**WHAT IS ASKED**
Retype the passage word for word, beginning at the words "My family was" and stopping after "it pleasantly cool.".

**SOURCE PASSAGE**

>>

My family was sitting around our living-room table, everyone except Alper, who had gone to bed. The television set was on quietly in the background, and I stared at the screen for a while. Ali took out his wallet and showed me euro bills and coins. It looked like play money. The fan in the comer was running, and my mother and Ali complained that the room was too cold. But I found it pleasantly cool.
"Son, you must be hungry," my mother said.
The pots were on the stove. They had prepared Turkish mince-meat burgers, lamb, kebabs, rice, green beans, French fries, potatoes, and a couple of different soups. They must have been cooking for days. I opened the refrigerator. It was like being in paradise. I sat down on the tile floor in front of it and removed everything down to the last jar of mustard. I piled it all up in front of me and tried to decide what I would eat first and what second: spicy peppers-and-rice soup, cheese, meat patties, olives, kebabs, green beans, baklava, pickles ...
I decided to have a Kit-Kat.
I ate a whole package of them.
I ate everything I could.
I didn't know how late it was, and I didn't care. I could always pull the curtains in my room. My father was already asleep, and my mother had made my sofa bed. It was the first time in five years that she had done anything in my room. I folded the bed back up, pushed the desk to one side and lay down on the carpet. It was dark. That was something completely new, I thought, going to sleep in the dark. I lay my head on the soft pillow and smelled the blanket. My mother had dried the laundry, as always, outside on the clothesline.

<<

Records from a collection:
>>

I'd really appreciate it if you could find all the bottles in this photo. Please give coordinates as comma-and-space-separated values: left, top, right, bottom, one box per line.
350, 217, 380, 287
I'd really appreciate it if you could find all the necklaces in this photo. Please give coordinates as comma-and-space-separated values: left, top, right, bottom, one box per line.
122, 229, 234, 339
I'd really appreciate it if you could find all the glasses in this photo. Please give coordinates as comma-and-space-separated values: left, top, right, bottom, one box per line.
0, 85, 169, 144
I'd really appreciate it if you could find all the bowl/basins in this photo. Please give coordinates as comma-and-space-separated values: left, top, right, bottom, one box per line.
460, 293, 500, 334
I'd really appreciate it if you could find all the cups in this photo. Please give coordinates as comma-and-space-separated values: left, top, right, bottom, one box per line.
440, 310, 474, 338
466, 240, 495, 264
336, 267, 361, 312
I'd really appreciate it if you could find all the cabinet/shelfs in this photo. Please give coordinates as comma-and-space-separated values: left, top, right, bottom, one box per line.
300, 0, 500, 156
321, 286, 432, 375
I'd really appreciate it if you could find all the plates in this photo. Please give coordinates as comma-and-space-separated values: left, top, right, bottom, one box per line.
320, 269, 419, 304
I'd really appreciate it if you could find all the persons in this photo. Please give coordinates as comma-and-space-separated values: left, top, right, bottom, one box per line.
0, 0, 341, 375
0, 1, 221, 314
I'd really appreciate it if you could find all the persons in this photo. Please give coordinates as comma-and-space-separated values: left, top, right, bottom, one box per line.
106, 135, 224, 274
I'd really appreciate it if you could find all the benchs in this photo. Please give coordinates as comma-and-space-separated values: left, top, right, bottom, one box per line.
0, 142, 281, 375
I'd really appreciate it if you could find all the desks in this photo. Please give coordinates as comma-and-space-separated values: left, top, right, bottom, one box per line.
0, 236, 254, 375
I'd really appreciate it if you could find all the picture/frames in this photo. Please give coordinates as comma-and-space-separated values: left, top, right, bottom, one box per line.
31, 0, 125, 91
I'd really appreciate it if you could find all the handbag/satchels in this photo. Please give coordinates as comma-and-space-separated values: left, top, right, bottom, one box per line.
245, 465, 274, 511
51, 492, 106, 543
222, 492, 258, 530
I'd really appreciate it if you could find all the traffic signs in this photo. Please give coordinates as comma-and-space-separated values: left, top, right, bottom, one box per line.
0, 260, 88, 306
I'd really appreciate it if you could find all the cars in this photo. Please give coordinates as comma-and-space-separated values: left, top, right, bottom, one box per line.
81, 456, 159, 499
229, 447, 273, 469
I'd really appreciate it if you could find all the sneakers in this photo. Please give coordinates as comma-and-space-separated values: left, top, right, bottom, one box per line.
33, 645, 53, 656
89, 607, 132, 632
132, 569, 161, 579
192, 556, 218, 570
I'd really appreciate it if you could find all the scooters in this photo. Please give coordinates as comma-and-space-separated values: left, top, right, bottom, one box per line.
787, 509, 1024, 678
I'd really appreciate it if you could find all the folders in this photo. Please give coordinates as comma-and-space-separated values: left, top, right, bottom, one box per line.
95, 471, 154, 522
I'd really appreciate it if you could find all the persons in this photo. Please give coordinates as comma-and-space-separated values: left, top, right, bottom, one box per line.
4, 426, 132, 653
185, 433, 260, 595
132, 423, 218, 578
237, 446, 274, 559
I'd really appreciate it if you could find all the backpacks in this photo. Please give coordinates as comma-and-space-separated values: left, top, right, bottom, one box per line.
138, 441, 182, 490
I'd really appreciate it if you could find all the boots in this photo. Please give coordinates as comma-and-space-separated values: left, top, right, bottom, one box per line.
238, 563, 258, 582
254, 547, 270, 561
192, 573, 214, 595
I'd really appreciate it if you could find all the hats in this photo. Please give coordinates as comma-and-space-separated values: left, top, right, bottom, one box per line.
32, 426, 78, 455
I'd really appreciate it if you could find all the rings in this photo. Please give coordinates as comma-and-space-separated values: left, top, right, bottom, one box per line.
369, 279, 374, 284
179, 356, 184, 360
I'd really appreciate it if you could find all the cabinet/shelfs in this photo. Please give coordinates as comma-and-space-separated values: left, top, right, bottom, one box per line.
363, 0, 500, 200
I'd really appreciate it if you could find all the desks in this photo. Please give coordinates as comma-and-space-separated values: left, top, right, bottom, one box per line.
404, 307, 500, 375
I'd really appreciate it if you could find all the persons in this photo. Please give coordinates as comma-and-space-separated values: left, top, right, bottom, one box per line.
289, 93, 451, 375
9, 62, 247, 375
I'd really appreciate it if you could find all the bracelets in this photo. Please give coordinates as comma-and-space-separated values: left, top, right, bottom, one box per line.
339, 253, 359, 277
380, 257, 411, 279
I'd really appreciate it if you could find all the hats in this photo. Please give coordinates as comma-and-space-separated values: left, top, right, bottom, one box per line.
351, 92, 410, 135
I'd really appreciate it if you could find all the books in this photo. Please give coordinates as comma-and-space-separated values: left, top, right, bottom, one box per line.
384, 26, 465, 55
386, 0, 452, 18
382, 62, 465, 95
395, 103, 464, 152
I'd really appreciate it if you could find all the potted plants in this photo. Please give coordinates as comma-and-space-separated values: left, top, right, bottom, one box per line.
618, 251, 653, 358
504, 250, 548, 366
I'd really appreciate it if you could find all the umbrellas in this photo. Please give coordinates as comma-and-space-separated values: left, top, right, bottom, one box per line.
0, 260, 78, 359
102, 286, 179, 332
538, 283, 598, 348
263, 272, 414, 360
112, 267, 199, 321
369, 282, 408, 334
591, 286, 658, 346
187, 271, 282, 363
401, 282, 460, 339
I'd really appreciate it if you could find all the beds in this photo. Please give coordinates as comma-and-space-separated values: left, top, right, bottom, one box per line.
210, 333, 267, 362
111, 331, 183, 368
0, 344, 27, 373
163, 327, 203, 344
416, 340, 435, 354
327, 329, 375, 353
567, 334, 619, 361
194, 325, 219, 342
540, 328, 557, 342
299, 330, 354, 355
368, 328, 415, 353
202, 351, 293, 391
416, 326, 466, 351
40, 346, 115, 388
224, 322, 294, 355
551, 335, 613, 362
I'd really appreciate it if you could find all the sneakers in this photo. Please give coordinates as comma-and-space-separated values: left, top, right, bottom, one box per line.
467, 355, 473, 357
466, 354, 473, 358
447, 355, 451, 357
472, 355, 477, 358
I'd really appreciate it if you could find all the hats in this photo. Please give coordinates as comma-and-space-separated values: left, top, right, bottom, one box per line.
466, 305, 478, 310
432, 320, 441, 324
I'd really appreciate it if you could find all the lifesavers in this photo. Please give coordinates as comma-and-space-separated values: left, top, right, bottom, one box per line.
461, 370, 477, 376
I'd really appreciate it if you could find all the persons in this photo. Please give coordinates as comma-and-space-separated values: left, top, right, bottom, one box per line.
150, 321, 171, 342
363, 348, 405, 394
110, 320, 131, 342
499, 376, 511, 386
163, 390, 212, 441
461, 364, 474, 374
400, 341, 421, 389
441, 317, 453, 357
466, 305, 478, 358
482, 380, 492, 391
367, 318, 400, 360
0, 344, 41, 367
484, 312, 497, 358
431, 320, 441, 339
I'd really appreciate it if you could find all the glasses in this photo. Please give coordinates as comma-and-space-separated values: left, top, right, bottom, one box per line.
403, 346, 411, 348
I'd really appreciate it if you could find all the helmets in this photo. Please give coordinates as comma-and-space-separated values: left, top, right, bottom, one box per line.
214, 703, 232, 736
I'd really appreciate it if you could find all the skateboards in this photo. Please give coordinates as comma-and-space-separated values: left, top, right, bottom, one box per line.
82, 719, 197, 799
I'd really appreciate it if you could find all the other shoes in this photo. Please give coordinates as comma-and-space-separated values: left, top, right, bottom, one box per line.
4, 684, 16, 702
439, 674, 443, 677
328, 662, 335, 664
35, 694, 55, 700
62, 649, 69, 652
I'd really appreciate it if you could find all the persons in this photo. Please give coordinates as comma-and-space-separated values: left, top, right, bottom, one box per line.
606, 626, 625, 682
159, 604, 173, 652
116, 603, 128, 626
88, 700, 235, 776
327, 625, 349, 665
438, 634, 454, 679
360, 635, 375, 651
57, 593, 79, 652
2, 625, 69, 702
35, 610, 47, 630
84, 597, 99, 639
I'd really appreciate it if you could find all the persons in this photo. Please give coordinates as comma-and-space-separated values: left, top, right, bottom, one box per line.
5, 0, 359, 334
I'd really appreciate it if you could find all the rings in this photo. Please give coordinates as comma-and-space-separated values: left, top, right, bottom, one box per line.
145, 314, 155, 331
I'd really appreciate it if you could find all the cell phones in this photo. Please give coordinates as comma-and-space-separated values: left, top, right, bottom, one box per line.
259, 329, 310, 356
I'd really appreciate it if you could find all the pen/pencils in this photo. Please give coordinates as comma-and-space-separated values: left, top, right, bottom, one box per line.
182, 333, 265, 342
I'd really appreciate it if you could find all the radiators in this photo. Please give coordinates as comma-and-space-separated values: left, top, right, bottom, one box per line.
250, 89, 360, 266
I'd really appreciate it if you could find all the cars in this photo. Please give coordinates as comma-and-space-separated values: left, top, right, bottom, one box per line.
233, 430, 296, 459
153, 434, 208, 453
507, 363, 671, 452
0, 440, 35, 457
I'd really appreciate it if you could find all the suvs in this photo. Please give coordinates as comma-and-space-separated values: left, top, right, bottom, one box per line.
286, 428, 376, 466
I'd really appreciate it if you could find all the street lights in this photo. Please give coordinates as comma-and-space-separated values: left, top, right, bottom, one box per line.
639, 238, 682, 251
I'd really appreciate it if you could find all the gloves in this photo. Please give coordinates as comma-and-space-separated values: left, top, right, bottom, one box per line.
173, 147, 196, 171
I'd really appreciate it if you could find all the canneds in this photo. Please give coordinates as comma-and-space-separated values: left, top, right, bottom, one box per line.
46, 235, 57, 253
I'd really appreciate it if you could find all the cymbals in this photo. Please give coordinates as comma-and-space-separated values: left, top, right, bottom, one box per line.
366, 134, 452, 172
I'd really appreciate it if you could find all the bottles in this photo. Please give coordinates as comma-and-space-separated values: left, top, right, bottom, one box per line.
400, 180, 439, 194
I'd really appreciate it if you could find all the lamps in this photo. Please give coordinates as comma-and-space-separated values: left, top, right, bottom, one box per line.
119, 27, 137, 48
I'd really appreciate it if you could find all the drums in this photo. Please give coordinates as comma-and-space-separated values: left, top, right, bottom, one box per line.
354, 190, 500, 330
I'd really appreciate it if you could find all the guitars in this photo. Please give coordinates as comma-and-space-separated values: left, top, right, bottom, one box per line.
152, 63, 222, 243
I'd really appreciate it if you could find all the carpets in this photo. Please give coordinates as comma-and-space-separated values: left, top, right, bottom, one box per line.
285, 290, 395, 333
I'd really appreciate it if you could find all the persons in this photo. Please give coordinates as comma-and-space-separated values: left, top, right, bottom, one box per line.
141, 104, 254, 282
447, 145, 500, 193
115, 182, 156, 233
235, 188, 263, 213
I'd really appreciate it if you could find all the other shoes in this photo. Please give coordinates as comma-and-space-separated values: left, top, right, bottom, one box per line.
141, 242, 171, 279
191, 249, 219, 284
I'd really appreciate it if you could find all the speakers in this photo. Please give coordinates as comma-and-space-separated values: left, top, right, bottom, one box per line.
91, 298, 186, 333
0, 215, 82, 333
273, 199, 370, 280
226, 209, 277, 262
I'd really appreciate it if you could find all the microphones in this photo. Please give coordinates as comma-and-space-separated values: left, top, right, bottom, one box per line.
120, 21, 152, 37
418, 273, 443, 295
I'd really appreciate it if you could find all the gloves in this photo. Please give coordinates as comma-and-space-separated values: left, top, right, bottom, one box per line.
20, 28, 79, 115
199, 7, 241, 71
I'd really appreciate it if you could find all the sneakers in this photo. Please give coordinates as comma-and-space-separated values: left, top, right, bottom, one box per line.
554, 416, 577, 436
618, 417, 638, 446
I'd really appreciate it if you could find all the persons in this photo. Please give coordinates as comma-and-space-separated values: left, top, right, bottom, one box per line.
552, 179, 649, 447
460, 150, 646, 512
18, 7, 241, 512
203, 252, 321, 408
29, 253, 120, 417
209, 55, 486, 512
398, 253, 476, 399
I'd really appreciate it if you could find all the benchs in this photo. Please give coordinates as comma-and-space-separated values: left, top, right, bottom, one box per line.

<<

**REPLY**
My family was sitting around our living-room table, everyone except Alper, who had gone to bed. The television set was on quietly in the background, and I stared at the screen for a while. Ali took out his wallet and showed me euro bills and coins. It looked like play money. The fan in the comer was running, and my mother and Ali complained that the room was too cold. But I found it pleasantly cool.